►

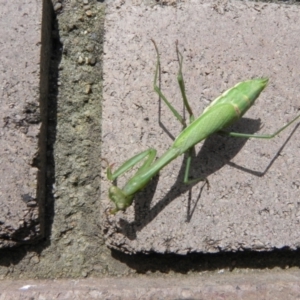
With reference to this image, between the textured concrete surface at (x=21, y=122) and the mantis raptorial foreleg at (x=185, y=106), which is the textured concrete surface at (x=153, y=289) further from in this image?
the mantis raptorial foreleg at (x=185, y=106)

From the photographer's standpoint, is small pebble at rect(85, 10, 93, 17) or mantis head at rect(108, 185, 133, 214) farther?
small pebble at rect(85, 10, 93, 17)

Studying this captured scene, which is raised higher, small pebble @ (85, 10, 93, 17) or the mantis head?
small pebble @ (85, 10, 93, 17)

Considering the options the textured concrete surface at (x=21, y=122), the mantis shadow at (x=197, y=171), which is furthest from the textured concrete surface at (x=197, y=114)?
the textured concrete surface at (x=21, y=122)

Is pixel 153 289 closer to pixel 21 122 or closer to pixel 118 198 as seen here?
pixel 118 198

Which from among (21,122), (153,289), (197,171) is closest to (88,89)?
(21,122)

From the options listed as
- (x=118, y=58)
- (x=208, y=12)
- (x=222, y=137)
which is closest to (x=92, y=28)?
(x=118, y=58)

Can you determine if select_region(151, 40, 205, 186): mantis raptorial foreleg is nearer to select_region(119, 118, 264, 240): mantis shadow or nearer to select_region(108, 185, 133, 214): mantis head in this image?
select_region(119, 118, 264, 240): mantis shadow

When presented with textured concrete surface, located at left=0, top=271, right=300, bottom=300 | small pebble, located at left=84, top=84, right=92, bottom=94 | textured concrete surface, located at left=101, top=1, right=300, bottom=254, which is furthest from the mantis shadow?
small pebble, located at left=84, top=84, right=92, bottom=94
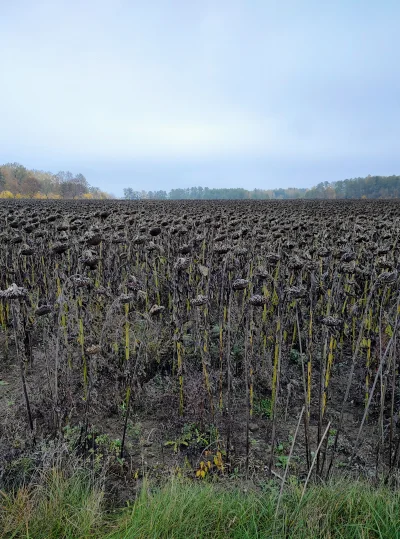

◄

Short exercise: Reproduce all of the material above word for word, without the pictures.

Reply to the task:
With reference to this image, between the textured concrete surface at (x=21, y=122) and the mantis raptorial foreleg at (x=185, y=106), which is the textured concrete surface at (x=153, y=289) further from in this image?
the mantis raptorial foreleg at (x=185, y=106)

From the photographer's standpoint, is small pebble at rect(85, 10, 93, 17) or mantis head at rect(108, 185, 133, 214) farther?
small pebble at rect(85, 10, 93, 17)

Studying this captured scene, which is raised higher, small pebble @ (85, 10, 93, 17) or the mantis head?
small pebble @ (85, 10, 93, 17)

Considering the options the textured concrete surface at (x=21, y=122), the mantis shadow at (x=197, y=171), which is furthest from the textured concrete surface at (x=197, y=114)?
the textured concrete surface at (x=21, y=122)

Is pixel 153 289 closer to pixel 21 122 or closer to pixel 118 198 as seen here?
pixel 118 198

Which from among (21,122), (153,289), (197,171) is closest to (88,89)?
(21,122)

From the options listed as
- (x=118, y=58)
- (x=208, y=12)
- (x=222, y=137)
which is closest to (x=92, y=28)?
(x=118, y=58)

Can you determine if select_region(151, 40, 205, 186): mantis raptorial foreleg is nearer to select_region(119, 118, 264, 240): mantis shadow or nearer to select_region(108, 185, 133, 214): mantis head in this image?
select_region(119, 118, 264, 240): mantis shadow

When presented with textured concrete surface, located at left=0, top=271, right=300, bottom=300 | small pebble, located at left=84, top=84, right=92, bottom=94 | textured concrete surface, located at left=101, top=1, right=300, bottom=254, which is furthest from the mantis shadow?
small pebble, located at left=84, top=84, right=92, bottom=94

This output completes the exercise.